Exercise. In the passage about make below, rewrite the lines between "If the project" and "EXTRACTDIR = .extractor (2)", inclusive, substituting "codebase" for "project".

Source extract.
_ _ _ _ _

5.1.1. Using make to generate to snippets
make is a content-agnostik build tool, therefore it could be used for automating the documentation generating process.
If the project is already build with GNU make, then with some additional rules all needed information can be generated very simple.
make (Makefile) to generate the source snippets and the snippet-database fileEXTRACTOR = extractor (1)
EXTRACTDIR = .extractor (2)
%.cc.extract: %.cc (3)
$(EXTRACTOR) -lcpp -aA2 -o$@ -d$(EXTRACTDIR) $< (4)
%.h.extract: %.h (5)
$(EXTRACTOR) -lcpp -aA2 -o$@ -d$(EXTRACTDIR) $<
%.java.extract: %.java (6)
$(EXTRACTOR) -ljava -aA2 -o$@ -d$(EXTRACTDIR) $<
| 1 | The EXTRACTOR-variable contains the path to the extractor-executable |
| 2 | Use this directory to put the snippets in |
| 3 | Rule to generate the snippets-database file (e.g. test.cc.extract) from a source file (e.g. test.cc) |
| 4 | Use cpp as language setting an A2-syling for astyle |
| 5 | Same rule for header files |
| 6 | Same rule for java-files |
With the following rules you can generate the needed html-files for the links in the snippet-files:
make (Makefile) to generate highlighted versions of the source files using GNU source-highlightSRCHI = source-highlight (1)
%.cc.html: %.cc
$(EXTRACTOR) -x --eb --io $< | $(SRCHI) -scpp > $@ (2)

_ _ _ _ _

Dataset entries
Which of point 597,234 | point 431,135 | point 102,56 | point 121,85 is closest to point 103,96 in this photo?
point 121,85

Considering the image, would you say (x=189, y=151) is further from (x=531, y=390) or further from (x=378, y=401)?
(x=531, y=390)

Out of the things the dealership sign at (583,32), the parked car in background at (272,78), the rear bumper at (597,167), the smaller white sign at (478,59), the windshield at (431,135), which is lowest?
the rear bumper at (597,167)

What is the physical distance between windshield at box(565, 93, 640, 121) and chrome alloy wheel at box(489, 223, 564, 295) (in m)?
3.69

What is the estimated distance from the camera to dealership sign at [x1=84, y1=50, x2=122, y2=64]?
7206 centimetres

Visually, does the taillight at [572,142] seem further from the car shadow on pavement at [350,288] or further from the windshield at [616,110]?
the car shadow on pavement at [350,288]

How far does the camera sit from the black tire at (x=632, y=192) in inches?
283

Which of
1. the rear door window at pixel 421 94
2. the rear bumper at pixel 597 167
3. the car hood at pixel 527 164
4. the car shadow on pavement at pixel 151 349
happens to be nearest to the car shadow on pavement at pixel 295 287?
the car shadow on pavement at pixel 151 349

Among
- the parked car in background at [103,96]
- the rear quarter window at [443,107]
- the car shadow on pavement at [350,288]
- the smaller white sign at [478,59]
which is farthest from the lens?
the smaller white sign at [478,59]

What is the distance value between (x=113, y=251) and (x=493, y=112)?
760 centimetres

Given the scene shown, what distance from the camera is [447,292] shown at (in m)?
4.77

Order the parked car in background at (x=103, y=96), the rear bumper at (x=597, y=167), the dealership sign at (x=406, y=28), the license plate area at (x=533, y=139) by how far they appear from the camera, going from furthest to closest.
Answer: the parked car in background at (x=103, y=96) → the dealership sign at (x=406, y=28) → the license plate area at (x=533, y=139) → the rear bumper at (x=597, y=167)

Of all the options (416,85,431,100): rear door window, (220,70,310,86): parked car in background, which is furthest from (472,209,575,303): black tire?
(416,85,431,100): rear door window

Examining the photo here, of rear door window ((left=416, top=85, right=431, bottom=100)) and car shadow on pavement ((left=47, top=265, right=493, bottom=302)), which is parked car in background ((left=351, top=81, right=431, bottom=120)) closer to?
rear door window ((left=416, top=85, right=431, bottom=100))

_ _ _ _ _

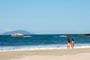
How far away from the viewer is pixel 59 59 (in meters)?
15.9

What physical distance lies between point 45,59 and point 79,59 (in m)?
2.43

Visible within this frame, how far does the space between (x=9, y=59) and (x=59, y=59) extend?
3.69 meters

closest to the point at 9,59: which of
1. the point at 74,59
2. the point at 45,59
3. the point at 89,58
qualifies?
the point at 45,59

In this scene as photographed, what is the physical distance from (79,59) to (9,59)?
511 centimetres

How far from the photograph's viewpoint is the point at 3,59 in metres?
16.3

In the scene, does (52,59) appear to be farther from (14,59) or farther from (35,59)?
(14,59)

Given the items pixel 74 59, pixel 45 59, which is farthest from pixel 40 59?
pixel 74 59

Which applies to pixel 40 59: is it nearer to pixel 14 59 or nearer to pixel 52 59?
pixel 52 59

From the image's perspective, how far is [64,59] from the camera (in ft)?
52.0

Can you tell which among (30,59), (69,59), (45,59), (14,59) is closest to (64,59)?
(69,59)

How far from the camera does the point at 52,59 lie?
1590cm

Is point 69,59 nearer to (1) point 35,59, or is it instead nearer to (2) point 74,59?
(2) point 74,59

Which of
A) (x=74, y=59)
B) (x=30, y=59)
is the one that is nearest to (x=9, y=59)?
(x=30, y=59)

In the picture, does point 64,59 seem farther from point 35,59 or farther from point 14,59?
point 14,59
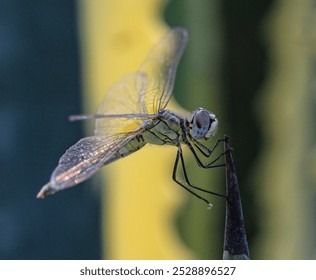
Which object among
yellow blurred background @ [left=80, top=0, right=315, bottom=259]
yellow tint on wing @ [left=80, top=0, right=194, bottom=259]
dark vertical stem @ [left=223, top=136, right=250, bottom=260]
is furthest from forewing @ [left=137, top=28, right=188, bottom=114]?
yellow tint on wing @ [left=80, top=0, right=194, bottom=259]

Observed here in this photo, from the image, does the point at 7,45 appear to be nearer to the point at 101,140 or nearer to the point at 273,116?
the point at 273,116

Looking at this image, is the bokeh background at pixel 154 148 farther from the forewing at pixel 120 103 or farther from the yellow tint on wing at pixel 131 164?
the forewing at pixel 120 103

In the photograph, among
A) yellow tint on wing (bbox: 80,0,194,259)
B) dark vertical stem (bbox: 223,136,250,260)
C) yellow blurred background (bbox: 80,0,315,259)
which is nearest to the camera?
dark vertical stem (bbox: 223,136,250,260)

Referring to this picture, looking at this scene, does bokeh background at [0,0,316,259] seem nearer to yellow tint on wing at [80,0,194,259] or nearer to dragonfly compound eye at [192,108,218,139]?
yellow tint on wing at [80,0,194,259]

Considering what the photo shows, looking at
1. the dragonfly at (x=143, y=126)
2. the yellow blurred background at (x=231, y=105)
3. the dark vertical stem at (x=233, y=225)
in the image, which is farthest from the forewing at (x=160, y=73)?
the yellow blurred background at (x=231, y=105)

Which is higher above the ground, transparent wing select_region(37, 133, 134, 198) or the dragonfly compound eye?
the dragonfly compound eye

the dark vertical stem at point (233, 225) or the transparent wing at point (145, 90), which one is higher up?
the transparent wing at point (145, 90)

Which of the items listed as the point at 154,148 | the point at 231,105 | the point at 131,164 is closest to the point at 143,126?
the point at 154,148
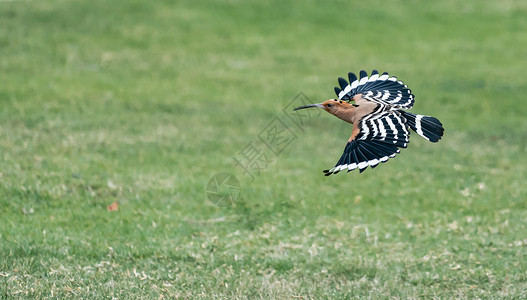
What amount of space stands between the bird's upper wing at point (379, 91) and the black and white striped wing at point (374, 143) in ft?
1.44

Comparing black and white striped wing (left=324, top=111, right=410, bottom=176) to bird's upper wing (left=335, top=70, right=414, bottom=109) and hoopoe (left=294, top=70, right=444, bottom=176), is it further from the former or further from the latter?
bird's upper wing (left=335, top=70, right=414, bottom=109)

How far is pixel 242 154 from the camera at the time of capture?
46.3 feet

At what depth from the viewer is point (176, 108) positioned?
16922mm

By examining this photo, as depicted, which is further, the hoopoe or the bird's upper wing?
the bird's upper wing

_ _ _ _ _

Response box.
If the codebase is already build with GNU make, then with some additional rules all needed information can be generated very simple.
make (Makefile) to generate the source snippets and the snippet-database fileEXTRACTOR = extractor (1)
EXTRACTDIR = .extractor (2)